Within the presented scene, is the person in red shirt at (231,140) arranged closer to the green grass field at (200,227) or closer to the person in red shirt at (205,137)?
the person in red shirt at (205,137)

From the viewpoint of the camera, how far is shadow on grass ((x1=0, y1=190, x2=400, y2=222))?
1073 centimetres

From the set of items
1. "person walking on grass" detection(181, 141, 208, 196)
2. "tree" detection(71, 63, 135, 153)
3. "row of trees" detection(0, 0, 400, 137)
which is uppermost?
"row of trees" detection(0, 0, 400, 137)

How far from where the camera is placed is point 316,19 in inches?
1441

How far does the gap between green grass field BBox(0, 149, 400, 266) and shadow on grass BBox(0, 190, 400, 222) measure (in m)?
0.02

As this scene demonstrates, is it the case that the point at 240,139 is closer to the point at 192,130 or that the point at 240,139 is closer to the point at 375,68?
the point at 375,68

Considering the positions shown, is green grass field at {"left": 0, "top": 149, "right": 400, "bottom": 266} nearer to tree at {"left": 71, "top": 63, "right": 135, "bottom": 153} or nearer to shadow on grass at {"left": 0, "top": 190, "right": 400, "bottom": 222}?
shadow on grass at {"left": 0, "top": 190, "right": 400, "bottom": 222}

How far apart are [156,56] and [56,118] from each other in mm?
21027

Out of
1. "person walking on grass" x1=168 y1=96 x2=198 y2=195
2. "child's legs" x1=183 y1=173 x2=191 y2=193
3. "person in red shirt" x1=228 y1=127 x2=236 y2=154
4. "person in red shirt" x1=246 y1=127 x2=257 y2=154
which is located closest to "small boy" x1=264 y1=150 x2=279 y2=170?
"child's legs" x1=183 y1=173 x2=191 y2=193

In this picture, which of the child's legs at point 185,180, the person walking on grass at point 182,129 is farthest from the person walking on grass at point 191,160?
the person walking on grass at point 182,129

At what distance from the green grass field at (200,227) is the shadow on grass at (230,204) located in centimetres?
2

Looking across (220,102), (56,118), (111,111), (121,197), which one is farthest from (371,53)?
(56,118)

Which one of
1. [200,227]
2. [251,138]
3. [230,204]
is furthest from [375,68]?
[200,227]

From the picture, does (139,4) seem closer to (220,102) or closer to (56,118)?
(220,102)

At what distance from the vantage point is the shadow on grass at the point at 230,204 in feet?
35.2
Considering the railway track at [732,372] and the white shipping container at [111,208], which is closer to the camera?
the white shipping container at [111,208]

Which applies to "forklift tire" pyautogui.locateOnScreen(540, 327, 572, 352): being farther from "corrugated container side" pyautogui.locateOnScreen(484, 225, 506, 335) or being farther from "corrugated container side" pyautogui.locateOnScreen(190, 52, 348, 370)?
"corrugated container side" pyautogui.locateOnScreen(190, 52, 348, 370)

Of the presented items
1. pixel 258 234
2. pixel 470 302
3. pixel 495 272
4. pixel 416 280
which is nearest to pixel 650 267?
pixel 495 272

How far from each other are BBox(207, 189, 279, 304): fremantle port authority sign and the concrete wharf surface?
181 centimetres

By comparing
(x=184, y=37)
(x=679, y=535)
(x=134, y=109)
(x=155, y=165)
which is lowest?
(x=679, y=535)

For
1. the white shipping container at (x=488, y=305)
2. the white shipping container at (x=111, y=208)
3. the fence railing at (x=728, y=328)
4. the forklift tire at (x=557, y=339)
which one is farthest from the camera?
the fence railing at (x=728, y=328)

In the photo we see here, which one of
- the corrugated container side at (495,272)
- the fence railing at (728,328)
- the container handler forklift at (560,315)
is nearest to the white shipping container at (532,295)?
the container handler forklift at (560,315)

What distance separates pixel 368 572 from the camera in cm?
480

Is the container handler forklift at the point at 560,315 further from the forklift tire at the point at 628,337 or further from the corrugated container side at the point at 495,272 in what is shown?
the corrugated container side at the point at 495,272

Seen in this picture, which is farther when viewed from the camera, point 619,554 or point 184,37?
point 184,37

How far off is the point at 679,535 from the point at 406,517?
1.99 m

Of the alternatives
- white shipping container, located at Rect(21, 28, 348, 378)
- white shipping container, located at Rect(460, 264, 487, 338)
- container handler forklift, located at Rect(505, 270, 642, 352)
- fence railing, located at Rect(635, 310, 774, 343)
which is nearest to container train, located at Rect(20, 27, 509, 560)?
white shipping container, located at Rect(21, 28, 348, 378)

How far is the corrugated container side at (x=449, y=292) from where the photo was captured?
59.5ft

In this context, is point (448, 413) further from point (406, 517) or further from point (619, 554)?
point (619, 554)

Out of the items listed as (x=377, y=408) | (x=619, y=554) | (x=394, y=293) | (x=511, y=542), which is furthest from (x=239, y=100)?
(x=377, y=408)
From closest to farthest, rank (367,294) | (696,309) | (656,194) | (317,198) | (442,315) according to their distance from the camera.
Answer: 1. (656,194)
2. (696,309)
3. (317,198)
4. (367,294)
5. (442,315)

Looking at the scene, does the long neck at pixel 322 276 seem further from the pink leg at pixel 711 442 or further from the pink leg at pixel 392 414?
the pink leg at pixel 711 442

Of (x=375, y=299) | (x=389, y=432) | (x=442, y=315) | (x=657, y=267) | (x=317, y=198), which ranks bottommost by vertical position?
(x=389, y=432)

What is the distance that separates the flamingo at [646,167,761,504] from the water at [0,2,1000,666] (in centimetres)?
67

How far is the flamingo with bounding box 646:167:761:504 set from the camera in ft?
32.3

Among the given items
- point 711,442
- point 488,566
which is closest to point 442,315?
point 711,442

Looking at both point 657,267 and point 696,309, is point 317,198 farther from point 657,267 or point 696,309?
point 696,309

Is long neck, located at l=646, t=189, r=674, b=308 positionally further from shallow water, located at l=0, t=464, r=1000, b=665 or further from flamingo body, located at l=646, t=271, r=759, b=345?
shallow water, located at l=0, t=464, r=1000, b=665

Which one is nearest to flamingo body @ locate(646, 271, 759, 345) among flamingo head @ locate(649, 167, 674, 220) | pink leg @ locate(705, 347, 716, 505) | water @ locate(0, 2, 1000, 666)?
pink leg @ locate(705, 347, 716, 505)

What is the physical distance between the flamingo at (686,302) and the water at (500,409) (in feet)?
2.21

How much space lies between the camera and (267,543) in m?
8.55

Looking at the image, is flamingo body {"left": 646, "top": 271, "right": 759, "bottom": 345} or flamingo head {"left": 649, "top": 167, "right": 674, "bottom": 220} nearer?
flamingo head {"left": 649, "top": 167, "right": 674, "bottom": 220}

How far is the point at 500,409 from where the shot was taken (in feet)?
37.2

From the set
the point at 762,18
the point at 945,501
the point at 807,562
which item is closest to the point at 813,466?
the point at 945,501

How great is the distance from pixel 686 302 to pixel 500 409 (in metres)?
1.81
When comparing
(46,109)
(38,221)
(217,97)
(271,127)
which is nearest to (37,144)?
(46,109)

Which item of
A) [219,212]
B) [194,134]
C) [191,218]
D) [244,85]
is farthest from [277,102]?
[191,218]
----
§ **Directions for this task**
Please output the entire listing exactly as it stands.

§ **Solution**
Within the presented scene, is the person in red shirt at (231,140) arranged closer to the green grass field at (200,227) or closer to the person in red shirt at (205,137)?
the person in red shirt at (205,137)

From the viewpoint of the camera, how far is shadow on grass ((x1=0, y1=190, x2=400, y2=222))?
1073 centimetres

From the set of items
1. "person walking on grass" detection(181, 141, 208, 196)
2. "tree" detection(71, 63, 135, 153)
3. "row of trees" detection(0, 0, 400, 137)
which is uppermost?
"row of trees" detection(0, 0, 400, 137)

How far from where the camera is placed is point 316,19 in inches?
1441

How far does the gap between green grass field BBox(0, 149, 400, 266) and shadow on grass BBox(0, 190, 400, 222) measure (in m)?
0.02

As this scene demonstrates, is it the case that the point at 240,139 is closer to the point at 192,130 or that the point at 240,139 is closer to the point at 375,68?
the point at 375,68

Considering the positions shown, is green grass field at {"left": 0, "top": 149, "right": 400, "bottom": 266} nearer to tree at {"left": 71, "top": 63, "right": 135, "bottom": 153} or nearer to shadow on grass at {"left": 0, "top": 190, "right": 400, "bottom": 222}?
shadow on grass at {"left": 0, "top": 190, "right": 400, "bottom": 222}

How far apart are [156,56] and [56,118] from each other in mm?
21027

Out of
1. "person walking on grass" x1=168 y1=96 x2=198 y2=195
2. "child's legs" x1=183 y1=173 x2=191 y2=193
3. "person in red shirt" x1=228 y1=127 x2=236 y2=154
4. "person in red shirt" x1=246 y1=127 x2=257 y2=154
which is located closest to "small boy" x1=264 y1=150 x2=279 y2=170?
"child's legs" x1=183 y1=173 x2=191 y2=193

In this picture, which of the child's legs at point 185,180, the person walking on grass at point 182,129 is farthest from the person walking on grass at point 191,160?
the person walking on grass at point 182,129

At what distance from the green grass field at (200,227) is the shadow on grass at (230,204) located in centimetres?
2

Looking across (220,102), (56,118), (111,111), (121,197), which one is farthest from (371,53)?
(56,118)

Which one of
1. [200,227]
2. [251,138]
3. [230,204]
is furthest from [375,68]?
[200,227]

From the picture, does (139,4) seem closer to (220,102) or closer to (56,118)?
(220,102)

At what distance from the vantage point is the shadow on grass at the point at 230,204 in feet?
35.2
Considering the railway track at [732,372] and the white shipping container at [111,208], which is closer to the camera?
the white shipping container at [111,208]

Which applies to "forklift tire" pyautogui.locateOnScreen(540, 327, 572, 352): being farther from "corrugated container side" pyautogui.locateOnScreen(484, 225, 506, 335) or being farther from "corrugated container side" pyautogui.locateOnScreen(190, 52, 348, 370)?
"corrugated container side" pyautogui.locateOnScreen(190, 52, 348, 370)

Of the presented items
1. pixel 258 234
2. pixel 470 302
3. pixel 495 272
4. pixel 416 280
which is nearest to pixel 650 267?
pixel 495 272

How far from each other are BBox(207, 189, 279, 304): fremantle port authority sign and the concrete wharf surface?
181 centimetres

By comparing
(x=184, y=37)
(x=679, y=535)
(x=134, y=109)
(x=155, y=165)
which is lowest?
(x=679, y=535)

For
1. the white shipping container at (x=488, y=305)
2. the white shipping container at (x=111, y=208)
3. the fence railing at (x=728, y=328)
4. the forklift tire at (x=557, y=339)
which one is farthest from the camera?
the fence railing at (x=728, y=328)

In the photo we see here, which one of
- the corrugated container side at (495,272)
- the fence railing at (728,328)
- the container handler forklift at (560,315)
is nearest to the white shipping container at (532,295)?
the container handler forklift at (560,315)

What distance separates pixel 368 572 from the camera in cm?
480

Is the container handler forklift at the point at 560,315 further from the forklift tire at the point at 628,337 or further from the corrugated container side at the point at 495,272 in what is shown?
the corrugated container side at the point at 495,272

Seen in this picture, which is farther when viewed from the camera, point 619,554 or point 184,37?
point 184,37

How far off is the point at 679,535 from the point at 406,517?
1.99 m

Of the alternatives
- white shipping container, located at Rect(21, 28, 348, 378)
- white shipping container, located at Rect(460, 264, 487, 338)
- container handler forklift, located at Rect(505, 270, 642, 352)
- fence railing, located at Rect(635, 310, 774, 343)
which is nearest to container train, located at Rect(20, 27, 509, 560)?
white shipping container, located at Rect(21, 28, 348, 378)

How far is the corrugated container side at (x=449, y=292) from where the photo was captured?
59.5ft

In this context, is point (448, 413) further from point (406, 517) or further from point (619, 554)?
point (619, 554)

Out of the items listed as (x=377, y=408) | (x=619, y=554) | (x=394, y=293) | (x=511, y=542), which is furthest from (x=239, y=100)?
(x=377, y=408)
From closest to farthest, rank (367,294) | (696,309) | (656,194) | (317,198) | (442,315) according to their distance from the camera.
Answer: 1. (656,194)
2. (696,309)
3. (317,198)
4. (367,294)
5. (442,315)

Looking at the scene, does the long neck at pixel 322 276 seem further from the pink leg at pixel 711 442 or further from the pink leg at pixel 392 414?
the pink leg at pixel 711 442

Of (x=375, y=299) | (x=389, y=432) | (x=442, y=315) | (x=657, y=267) | (x=317, y=198), which ranks bottommost by vertical position?
(x=389, y=432)

What is the distance that separates the flamingo at [646,167,761,504] from the water at [0,2,1000,666] (in centimetres)?
67

How far is the flamingo with bounding box 646:167:761:504 set from the camera in ft?
32.3

Among the given items
- point 711,442
- point 488,566
which is closest to point 442,315?
point 711,442

Looking at both point 657,267 and point 696,309, is point 317,198 farther from point 657,267 or point 696,309?
point 696,309

Is long neck, located at l=646, t=189, r=674, b=308 positionally further from shallow water, located at l=0, t=464, r=1000, b=665 or further from flamingo body, located at l=646, t=271, r=759, b=345?
shallow water, located at l=0, t=464, r=1000, b=665

Which one is nearest to flamingo body @ locate(646, 271, 759, 345) among flamingo head @ locate(649, 167, 674, 220) | pink leg @ locate(705, 347, 716, 505) | water @ locate(0, 2, 1000, 666)?
pink leg @ locate(705, 347, 716, 505)

What is the physical distance between the flamingo at (686,302) and the water at (500,409) (in feet)?
2.21

How much space lies between the camera and (267,543) in m?
8.55

Looking at the image, is flamingo body {"left": 646, "top": 271, "right": 759, "bottom": 345} or flamingo head {"left": 649, "top": 167, "right": 674, "bottom": 220} nearer?
flamingo head {"left": 649, "top": 167, "right": 674, "bottom": 220}

How far is the point at 500,409 from where the shot was taken (in feet)?
37.2

From the set
the point at 762,18
the point at 945,501
the point at 807,562
which item is closest to the point at 813,466?
the point at 945,501

How great is the distance from pixel 686 302 to pixel 500 409 (in metres)?
1.81
When comparing
(46,109)
(38,221)
(217,97)
(271,127)
which is nearest to (37,144)?
(46,109)

Which item of
A) [219,212]
B) [194,134]
C) [191,218]
D) [244,85]
is farthest from [277,102]?
[191,218]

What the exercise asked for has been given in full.